## [Quoted passage]
- - - - -
September 11 A Door I Went Through
Six years ago today I had a stroke, they told me. Half my body paralyzed. I lived in a hospital for 6 months, gave up my cat and apartment, put my belongings in storage, returned my nice Toyota van, my only debt, no longer needing it having used it to work as a courier for cash to live.
I focused on my formerly devalued self and art career in hospital. Photgraphize, an international magazine of incredible art, based in New York, the centre of the art world, took me on as part of the 1% of the thousands of applicants they accepted. I applied to Elephant Ear, a local arts emergency health organization with strict professional qualifications and they granted me some money to use to recover. I wrote and self published a personal history book as part of my refurbished self evaluation and subsequent practice and as part of my study of REBT using it as a means to aid my psychological health.
Other procrastinations, a consequence of abuse by narcissist family and lovers, were also dealt with. Such as years of neglected tax returns and cleaning house of shitty relationships, from the formerly intimate to my being spiritual financial prey of a yoga school.
A woman nursing in the hospital said, “God is healing you.” “Where was the fucker when I had the stroke?” was my response. I seem to be in a daily confrontation with the passive aggressive regarding my injury that prey upon the seemingly vulnerable to signal their virtue in support of the batshit beliefs of the narcissist.
I am subject to their resentment and lashing out and smear campaigns when I say, “No thanks”, to their unoffered and unrequired assistance with my doors and groceries.”Do you need some help?” is a welcome question. Then I can choose, which is my right. The virtue signalling creatures just grab my door in condescension and judgement, forcing me to find some other way to balance, or when I simply say, “please don’t grab the door I’m using it for balance”, they grab the door aggressively anyway, and wonder why I ignore them in the community as a consequence. Sometimes, like this past week, I am criticized as “a miserable fucker”, I respond that I find them aggressive, that’s why I don’t talk to them.
- - - - -
## [Provided material]

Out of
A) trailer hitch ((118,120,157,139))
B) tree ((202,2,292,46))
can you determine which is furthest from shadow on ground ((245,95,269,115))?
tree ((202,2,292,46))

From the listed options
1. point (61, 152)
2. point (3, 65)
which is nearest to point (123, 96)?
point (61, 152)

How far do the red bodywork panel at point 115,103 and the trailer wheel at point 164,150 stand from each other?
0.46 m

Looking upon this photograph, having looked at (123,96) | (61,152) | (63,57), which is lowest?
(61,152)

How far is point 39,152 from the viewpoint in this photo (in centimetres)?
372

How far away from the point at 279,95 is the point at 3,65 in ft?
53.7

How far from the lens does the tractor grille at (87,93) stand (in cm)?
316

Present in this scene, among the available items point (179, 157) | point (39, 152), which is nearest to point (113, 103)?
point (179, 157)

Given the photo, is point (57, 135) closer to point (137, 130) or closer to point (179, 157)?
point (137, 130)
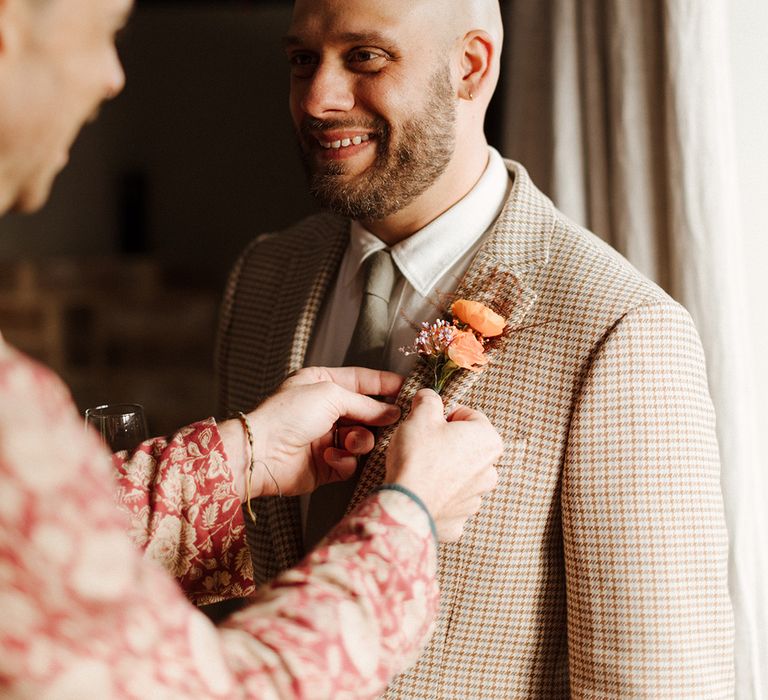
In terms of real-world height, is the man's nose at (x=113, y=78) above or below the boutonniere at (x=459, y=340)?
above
- - - - -
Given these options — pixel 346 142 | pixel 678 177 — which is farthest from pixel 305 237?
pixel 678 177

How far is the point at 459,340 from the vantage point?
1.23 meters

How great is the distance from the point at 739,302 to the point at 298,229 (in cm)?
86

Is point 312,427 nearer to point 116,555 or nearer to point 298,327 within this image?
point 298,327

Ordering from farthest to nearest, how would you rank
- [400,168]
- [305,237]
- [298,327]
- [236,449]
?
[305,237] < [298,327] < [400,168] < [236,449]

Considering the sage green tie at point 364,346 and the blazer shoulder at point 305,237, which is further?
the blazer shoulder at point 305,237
- - - - -
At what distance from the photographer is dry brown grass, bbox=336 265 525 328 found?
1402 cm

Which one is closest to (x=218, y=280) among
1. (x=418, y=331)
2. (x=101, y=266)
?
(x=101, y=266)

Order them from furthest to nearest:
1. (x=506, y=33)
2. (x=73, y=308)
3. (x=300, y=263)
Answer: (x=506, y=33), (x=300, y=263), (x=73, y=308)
- - - - -
## [Problems and tasks]
1. Write out the stretch of the stroke post from "I focused on" through "a yoga school.".
2. Answer these questions from the stroke post.
(a) For how many months did the writer live in a hospital?
(b) Which organization granted the writer money to use to recover?
(c) What did a woman nursing in the hospital say to the writer?
The records are not required for any of this work.

## [Responses per task]
1.
I focused on my formerly devalued self and art career in hospital. Photgraphize, an international magazine of incredible art, based in New York, the centre of the art world, took me on as part of the 1% of the thousands of applicants they accepted. I applied to Elephant Ear, a local arts emergency health organization with strict professional qualifications and they granted me some money to use to recover. I wrote and self published a personal history book as part of my refurbished self evaluation and subsequent practice and as part of my study of REBT using it as a means to aid my psychological health.
Other procrastinations, a consequence of abuse by narcissist family and lovers, were also dealt with. Such as years of neglected tax returns and cleaning house of shitty relationships, from the formerly intimate to my being spiritual financial prey of a yoga school.

2.
(a) Six months.
(b) Elephant Ear, a local arts emergency health organization.
(c) "God is healing you."